(What is being asked)
How many lines in the data below contain the string "instances"? Case matters; reply with the number only.

(Listed entries)
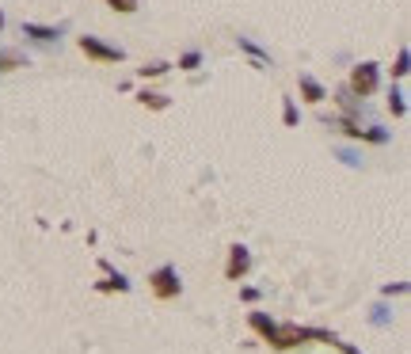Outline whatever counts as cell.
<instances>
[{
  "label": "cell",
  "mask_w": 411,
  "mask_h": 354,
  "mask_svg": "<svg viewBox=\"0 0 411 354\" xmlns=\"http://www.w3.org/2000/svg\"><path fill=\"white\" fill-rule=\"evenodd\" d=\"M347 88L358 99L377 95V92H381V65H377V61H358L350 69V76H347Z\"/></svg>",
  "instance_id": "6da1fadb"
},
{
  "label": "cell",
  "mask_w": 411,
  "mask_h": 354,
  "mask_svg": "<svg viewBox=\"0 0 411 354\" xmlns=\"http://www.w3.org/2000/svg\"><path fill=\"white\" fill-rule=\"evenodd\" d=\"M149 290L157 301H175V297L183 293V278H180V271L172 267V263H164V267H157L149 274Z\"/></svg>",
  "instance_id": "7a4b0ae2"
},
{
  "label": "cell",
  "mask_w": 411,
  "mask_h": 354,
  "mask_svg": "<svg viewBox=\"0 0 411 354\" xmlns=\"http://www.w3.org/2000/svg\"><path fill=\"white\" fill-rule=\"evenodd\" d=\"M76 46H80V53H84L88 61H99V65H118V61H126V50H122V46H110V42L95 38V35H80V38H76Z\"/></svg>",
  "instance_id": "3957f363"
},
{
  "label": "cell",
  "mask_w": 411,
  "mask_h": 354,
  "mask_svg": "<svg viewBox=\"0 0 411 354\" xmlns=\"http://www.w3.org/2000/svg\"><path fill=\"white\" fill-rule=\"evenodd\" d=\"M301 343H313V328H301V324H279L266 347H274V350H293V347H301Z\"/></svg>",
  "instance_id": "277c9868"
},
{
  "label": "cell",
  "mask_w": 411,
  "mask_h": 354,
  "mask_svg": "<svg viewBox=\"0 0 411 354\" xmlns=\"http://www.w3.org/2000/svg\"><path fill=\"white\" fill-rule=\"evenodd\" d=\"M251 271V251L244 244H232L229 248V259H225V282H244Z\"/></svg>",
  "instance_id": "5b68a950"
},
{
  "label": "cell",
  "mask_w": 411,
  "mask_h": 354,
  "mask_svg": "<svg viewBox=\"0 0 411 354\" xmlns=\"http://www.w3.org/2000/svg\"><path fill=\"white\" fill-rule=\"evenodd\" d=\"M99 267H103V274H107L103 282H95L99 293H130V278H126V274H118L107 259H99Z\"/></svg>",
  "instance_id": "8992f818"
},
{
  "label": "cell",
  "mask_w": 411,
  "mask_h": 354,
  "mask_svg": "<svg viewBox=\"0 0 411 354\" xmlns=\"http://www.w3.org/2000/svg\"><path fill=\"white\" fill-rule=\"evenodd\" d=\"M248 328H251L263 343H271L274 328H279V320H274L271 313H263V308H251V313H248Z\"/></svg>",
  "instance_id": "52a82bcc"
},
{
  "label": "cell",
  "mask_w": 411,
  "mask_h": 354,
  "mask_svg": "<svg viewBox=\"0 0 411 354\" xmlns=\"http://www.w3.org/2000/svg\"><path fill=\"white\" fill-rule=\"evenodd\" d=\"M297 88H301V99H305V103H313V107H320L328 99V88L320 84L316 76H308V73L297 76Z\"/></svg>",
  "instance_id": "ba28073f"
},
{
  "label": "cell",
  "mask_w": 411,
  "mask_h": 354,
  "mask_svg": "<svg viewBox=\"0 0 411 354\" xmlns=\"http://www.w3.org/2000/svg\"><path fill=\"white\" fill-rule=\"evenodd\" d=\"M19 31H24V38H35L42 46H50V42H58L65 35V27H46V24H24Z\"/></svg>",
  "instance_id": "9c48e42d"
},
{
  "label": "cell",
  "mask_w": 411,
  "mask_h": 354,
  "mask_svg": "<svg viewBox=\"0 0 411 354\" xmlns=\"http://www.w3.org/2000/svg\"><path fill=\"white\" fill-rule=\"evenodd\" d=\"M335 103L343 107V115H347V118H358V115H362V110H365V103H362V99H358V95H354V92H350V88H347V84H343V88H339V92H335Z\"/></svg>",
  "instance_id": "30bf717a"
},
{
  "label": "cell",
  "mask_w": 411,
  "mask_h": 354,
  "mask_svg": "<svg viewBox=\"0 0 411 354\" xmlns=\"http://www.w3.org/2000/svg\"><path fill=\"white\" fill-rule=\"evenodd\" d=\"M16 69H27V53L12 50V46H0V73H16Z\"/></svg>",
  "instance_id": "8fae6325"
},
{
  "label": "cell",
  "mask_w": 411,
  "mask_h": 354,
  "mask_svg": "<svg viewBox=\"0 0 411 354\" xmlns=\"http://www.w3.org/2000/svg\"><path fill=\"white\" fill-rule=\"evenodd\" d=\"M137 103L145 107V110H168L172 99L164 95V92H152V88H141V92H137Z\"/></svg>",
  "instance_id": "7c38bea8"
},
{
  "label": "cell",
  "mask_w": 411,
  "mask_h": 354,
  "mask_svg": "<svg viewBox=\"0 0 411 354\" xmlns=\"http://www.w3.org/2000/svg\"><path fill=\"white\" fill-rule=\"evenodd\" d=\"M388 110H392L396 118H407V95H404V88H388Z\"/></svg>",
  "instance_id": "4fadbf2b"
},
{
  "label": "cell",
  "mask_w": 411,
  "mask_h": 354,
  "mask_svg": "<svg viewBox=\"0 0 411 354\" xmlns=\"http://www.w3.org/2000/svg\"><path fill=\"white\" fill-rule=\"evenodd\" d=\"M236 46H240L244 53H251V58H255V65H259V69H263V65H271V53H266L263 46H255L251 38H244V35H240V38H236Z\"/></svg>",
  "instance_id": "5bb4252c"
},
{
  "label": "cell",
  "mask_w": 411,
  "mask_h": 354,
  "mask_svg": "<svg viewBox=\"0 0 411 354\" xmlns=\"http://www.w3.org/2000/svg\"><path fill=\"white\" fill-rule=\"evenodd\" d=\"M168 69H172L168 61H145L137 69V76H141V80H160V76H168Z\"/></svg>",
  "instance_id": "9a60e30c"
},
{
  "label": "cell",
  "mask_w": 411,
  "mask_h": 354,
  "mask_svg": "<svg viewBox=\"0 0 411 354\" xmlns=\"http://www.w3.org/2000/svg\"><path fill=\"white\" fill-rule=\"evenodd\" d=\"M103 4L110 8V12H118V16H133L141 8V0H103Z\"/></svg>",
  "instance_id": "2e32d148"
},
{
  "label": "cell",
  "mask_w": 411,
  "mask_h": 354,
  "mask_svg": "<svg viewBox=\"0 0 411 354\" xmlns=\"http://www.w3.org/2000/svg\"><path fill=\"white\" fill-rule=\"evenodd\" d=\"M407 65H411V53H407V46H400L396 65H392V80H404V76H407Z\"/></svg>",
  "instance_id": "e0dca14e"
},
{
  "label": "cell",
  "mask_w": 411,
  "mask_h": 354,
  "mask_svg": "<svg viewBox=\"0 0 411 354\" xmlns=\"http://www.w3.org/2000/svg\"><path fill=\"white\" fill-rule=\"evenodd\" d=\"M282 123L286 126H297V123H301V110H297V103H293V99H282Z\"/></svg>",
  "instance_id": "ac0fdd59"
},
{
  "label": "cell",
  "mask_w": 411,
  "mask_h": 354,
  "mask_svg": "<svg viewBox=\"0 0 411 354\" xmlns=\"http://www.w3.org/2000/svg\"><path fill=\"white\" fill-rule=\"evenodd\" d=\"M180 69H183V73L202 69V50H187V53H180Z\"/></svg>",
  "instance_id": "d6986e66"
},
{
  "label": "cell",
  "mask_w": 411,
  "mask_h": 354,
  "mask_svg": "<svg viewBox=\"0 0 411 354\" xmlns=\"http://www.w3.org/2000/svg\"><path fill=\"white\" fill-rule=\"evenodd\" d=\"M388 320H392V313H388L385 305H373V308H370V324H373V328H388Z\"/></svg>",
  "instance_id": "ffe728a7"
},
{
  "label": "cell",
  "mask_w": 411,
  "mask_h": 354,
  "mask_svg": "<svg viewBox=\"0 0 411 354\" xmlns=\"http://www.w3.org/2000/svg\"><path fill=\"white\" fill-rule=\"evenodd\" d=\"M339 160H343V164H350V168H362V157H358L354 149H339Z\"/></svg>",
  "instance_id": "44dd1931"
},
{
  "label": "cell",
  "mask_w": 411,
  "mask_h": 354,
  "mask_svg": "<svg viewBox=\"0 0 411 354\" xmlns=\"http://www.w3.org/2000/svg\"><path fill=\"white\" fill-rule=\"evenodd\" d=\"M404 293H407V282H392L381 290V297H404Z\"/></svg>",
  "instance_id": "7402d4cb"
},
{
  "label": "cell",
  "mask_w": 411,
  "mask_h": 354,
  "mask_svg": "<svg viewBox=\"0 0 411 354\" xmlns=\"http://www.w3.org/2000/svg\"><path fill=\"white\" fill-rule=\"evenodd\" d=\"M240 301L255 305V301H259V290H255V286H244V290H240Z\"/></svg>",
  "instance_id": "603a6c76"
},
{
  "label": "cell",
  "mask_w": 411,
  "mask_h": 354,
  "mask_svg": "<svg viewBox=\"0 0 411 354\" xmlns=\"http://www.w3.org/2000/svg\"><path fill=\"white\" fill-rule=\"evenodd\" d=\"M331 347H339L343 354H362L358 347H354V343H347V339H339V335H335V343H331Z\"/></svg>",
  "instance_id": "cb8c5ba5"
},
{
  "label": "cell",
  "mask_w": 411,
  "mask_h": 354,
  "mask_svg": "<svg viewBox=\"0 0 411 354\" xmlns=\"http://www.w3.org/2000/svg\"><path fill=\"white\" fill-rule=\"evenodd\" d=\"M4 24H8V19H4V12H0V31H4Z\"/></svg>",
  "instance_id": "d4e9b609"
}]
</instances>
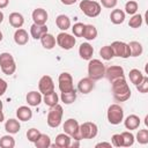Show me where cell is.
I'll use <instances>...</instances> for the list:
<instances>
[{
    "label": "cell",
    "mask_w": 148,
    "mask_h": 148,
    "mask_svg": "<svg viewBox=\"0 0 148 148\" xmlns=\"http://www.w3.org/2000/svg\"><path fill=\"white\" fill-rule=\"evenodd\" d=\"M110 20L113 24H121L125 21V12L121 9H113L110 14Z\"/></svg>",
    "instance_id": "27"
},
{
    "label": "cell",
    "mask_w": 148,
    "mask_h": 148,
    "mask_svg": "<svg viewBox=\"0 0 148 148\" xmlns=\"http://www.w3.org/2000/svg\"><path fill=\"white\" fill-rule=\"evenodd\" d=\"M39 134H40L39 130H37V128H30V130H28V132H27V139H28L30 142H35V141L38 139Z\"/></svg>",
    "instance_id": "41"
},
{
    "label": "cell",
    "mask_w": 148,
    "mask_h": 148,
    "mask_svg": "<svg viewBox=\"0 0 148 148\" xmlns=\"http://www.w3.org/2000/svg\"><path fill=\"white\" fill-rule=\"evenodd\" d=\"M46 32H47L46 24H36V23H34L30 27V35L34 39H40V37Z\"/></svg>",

(Task answer)
4